Diskussion um Preise
Senkung der Ticketsteuer: Luftfahrt verspricht mehr Flüge
Aktualisiert am 14.11.2025 – 16:07 UhrLesedauer: 2 Min.
Die Bundesregierung will mit einer Steuersenkung den Luftverkehr entlasten. Aber was kommt davon bei den Passagieren an?

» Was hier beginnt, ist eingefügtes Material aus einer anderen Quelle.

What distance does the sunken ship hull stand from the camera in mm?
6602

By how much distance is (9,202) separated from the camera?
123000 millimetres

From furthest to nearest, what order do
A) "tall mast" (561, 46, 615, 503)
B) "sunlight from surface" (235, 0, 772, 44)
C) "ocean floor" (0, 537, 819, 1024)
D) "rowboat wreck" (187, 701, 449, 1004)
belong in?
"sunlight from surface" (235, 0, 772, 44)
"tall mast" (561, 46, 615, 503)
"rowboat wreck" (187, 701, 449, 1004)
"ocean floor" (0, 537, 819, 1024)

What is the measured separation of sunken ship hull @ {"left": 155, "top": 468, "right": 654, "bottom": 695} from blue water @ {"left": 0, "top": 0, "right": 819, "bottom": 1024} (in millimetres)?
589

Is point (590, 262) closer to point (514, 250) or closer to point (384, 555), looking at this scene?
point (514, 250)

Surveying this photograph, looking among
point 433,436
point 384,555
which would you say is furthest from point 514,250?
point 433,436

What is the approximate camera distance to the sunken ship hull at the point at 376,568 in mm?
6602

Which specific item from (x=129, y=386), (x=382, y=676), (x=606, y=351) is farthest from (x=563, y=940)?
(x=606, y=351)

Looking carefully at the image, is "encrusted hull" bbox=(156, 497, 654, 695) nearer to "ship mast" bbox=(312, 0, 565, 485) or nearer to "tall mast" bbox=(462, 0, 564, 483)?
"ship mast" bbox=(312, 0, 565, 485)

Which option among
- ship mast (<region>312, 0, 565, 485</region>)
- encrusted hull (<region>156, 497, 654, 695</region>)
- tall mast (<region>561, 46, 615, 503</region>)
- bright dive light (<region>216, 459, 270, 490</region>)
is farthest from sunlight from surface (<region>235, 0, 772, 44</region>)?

Steigende Touristenzahlen, ein größeres Flugangebot und mehr Messebesucher: Die Reise- und Luftverkehrswirtschaft verspricht sich einiges von der angekündigten Absenkung der deutschen Luftverkehrssteuer ab Mitte des kommenden Jahres und weiteren Maßnahmen. Unkonkret bleibt sie hingegen bei der Frage, ob dadurch auch die Tickets für Fluggäste günstiger werden.
„Das ist ein erster wichtiger Schritt, damit Urlaub für alle bezahlbar bleibt“, sagt der Präsident des Deutschen Reiseverbandes, Albin Loidl. Nach den Vereinbarungen des Koalitionsausschusses erwartet er auch Entlastungen bei den Gebühren für Flugsicherung und Luftsicherheit. Die Kosten seien nicht nur eine wirtschaftliche Belastung. „Das ist eine soziale Frage. Urlaub muss bezahlbar bleiben – gerade für Familien.“
Die Lufthansa als mit Abstand größte deutsche Airline hält die Entlastungen für notwendig, um das Angebot an deutschen Flughäfen zu sichern. Einzelne Strecken, die bereits zur Disposition standen, könnten nun erneut geprüft werden, kündigte eine Sprecherin an. Die Kunden profitierten unmittelbar von dem Angebot.
Laut Branchenverband BDL sinken die staatlichen Standortkosten für den Luftverkehr um rund 10 Prozent. „Davon profitieren unter anderem die Tourismus- und Messewirtschaft sowie die Logistik in erheblichem Maße“, sagt BDL-Hauptgeschäftsführer Joachim Lang.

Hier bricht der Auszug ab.